Kermit the Frog’s signature song, “It’s Not Easy Being Green,” could be the tune most often hummed these days in the corridors and offices of retail companies as executives grapple with the latest mega-trend to hit the industry. Green. Environment. Sustainability. Those words and more are part of a new lexicon retailers and their suppliers must incorporate into their strategies. Merchandising initiatives have received the most public recognition, but the incentive for going green in all facets of operations is equally, if not more, compelling. This issue of Chain Store Age, from technology to real estate to supply chain to store design and construction, is imbued with a verdant hue.
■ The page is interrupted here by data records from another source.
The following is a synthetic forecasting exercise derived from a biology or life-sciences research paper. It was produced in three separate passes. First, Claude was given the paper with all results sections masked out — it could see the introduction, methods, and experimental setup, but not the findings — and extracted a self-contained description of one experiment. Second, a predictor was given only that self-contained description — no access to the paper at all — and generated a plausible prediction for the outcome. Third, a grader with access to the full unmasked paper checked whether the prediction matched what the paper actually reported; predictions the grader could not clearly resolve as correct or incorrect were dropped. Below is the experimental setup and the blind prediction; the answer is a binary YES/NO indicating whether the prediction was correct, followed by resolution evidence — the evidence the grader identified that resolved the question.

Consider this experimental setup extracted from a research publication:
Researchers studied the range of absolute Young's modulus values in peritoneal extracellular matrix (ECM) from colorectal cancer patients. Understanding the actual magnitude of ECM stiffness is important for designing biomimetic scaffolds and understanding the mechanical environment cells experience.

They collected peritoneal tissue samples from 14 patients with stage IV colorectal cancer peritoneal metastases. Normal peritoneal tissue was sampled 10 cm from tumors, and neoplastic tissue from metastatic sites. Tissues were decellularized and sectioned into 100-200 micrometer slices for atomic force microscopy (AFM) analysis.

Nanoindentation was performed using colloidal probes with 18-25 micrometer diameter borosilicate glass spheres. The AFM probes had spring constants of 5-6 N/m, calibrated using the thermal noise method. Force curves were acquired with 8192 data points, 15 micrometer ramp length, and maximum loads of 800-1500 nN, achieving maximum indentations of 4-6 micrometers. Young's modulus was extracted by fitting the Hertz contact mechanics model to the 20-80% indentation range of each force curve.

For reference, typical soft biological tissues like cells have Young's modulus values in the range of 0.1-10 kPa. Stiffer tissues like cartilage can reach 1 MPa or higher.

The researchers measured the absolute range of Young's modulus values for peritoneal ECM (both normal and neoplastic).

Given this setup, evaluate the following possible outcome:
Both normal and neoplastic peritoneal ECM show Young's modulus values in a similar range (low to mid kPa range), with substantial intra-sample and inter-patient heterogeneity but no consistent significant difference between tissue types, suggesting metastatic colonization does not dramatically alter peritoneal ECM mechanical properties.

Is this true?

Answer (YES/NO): NO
Going green is different from merchandise fads, such as the low-carb food craze. Or the fascination designers have with black, or grey, or pink. As Catherine Fox-Simpson, partner, Retail and Consumer Products Practice, BDO Seidman, Dallas, explains, the capital commitments retailers must make to sustainable building design and fuel-efficiency programs represent a long-term investment far in excess of season-to-season merchandising decisions.

A BDO Seidman August survey of CFOs found that among 140 retailers with sales in excess of $100 million, 44% said their companies increased green investments during the past two years. Fully two-thirds said they are involved in green practices. Of those, 9% are focused exclusively on selling green products; 34% are engaged in internal initiatives such as modifying buildings and operations with solar energy, better insulation, waste-reduction and waste-management plans; 57% are doing both internal and external programs.

Payback on capital green programs is not easily quantified. Tax breaks or tax incentives influenced 15% of the respondents in the BDO Seidman survey. Another 10% mentioned city/state or zoning regulations. More than half of the CFOs acknowledged that image was the major motivator in pursuing environmentally friendly practices—for 54%, “image among consumers” trumped all other considerations. Another 13% cited “image among shareholders.”

But what do consumers feel about actions taken by retailers? To find out, Chain Store Age worked with Leo J. Shapiro & Associates. Our August survey (see page 98) of 822 consumers aged 16 and older revealed that nearly three out of four consumers, 73%, feel that retailers could do more to protect the environment and conserve energy.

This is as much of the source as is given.